___ PAGE
For every complex problem there is an answer that is clear, simple, and wrong. Since the RFC allows microsecond timestamp granularity, the first thing that comes to everyone's mind is to insert microsecond granularity into UUIDv7. And if the RFC allowed nanosecond timestamp granularity, then they would try to insert nanosecond granularity into UUIDv7.
But I am categorically against abandoning the counter under pressure from the unfounded proposal to replace the counter with microsecond granularity.
1) The RFC specifies millisecond timestamp granularity by default.
2) All advanced UUIDv7 implementations include a counter:
• for JavaScript https://www.npmjs.com/package/uuidv7
• for Rust https://crates.io/crates/uuid7
• for Go (Golang) https://pkg.go.dev/github.com/gofrs/uuid#NewV7
• for Python https://github.com/oittaa/uuid6-python
3) The theoretical performance of generating UUIDv7 without loss of monotonicity for microsecond granularity is only 1000 UUIDv7 per millisecond. This is very low and insufficient generation performance! But the actual generation performance is even worse, since the generation demand is unevenly distributed within a millisecond. Therefore, a UUIDv7 will not be generated every microsecond.
______
___ MATERIAL SUPPLIED
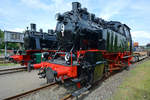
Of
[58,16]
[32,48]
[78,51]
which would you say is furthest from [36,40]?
[78,51]

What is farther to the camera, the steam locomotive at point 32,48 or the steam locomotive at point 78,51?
the steam locomotive at point 32,48

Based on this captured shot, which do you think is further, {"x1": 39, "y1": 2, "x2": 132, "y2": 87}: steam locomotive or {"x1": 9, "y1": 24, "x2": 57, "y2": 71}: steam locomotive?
{"x1": 9, "y1": 24, "x2": 57, "y2": 71}: steam locomotive

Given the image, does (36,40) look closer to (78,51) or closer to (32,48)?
(32,48)

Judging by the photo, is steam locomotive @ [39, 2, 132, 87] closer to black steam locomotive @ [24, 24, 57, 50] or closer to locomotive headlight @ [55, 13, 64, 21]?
locomotive headlight @ [55, 13, 64, 21]

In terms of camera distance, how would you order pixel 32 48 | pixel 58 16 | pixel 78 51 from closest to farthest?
1. pixel 78 51
2. pixel 58 16
3. pixel 32 48

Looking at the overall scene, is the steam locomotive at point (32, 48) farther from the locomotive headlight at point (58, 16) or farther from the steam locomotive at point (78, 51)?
the locomotive headlight at point (58, 16)

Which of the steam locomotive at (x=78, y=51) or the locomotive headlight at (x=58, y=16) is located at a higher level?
the locomotive headlight at (x=58, y=16)

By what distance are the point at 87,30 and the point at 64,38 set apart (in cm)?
111

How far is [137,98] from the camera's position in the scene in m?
3.78

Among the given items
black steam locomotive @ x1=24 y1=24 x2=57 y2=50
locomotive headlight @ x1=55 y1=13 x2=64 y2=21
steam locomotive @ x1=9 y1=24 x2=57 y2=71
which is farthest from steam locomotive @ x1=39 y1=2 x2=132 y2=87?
black steam locomotive @ x1=24 y1=24 x2=57 y2=50

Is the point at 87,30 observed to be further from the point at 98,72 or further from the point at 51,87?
the point at 51,87

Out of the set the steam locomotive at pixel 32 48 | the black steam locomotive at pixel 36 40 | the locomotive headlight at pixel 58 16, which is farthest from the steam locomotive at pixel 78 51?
the black steam locomotive at pixel 36 40

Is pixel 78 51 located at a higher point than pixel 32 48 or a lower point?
lower

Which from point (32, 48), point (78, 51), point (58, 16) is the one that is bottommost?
point (78, 51)
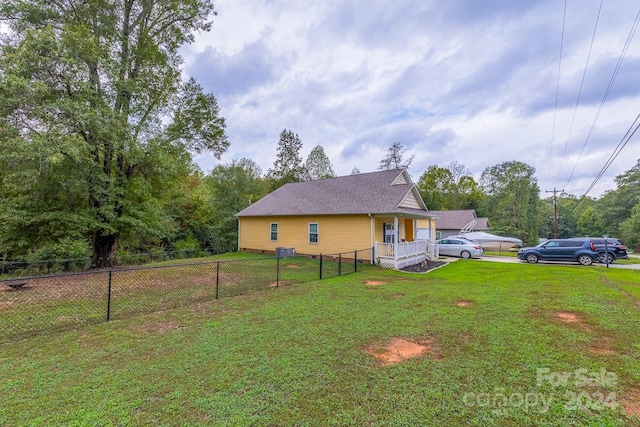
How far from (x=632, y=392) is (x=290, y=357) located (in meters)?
4.08

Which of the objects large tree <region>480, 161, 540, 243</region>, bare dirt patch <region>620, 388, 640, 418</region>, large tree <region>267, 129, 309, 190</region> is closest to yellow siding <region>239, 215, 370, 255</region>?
bare dirt patch <region>620, 388, 640, 418</region>

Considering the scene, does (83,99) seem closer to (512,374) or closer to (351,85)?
(351,85)

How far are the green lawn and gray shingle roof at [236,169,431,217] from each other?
317 inches

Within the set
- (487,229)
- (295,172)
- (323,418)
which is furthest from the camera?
→ (487,229)

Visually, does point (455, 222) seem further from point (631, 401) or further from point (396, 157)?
point (631, 401)

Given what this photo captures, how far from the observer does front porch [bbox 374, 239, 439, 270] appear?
13.2 m

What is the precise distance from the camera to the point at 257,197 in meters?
29.4

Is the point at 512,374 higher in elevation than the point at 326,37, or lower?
lower

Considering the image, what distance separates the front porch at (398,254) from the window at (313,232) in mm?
3835

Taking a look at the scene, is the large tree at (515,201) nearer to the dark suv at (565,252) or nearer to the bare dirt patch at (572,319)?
the dark suv at (565,252)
______
* **CHALLENGES**
1. In the passage on UUIDv7 timestamps, what is the theoretical generation rate without loss of monotonicity at microsecond granularity?
2. Return the passage on UUIDv7 timestamps from "For every complex" to "granularity by default.", copied word for word.

* **SOLVED PROBLEMS**
1. Only 1000 UUIDv7 per millisecond.

2.
For every complex problem there is an answer that is clear, simple, and wrong. Since the RFC allows microsecond timestamp granularity, the first thing that comes to everyone's mind is to insert microsecond granularity into UUIDv7. And if the RFC allowed nanosecond timestamp granularity, then they would try to insert nanosecond granularity into UUIDv7.
But I am categorically against abandoning the counter under pressure from the unfounded proposal to replace the counter with microsecond granularity.
1) The RFC specifies millisecond timestamp granularity by default.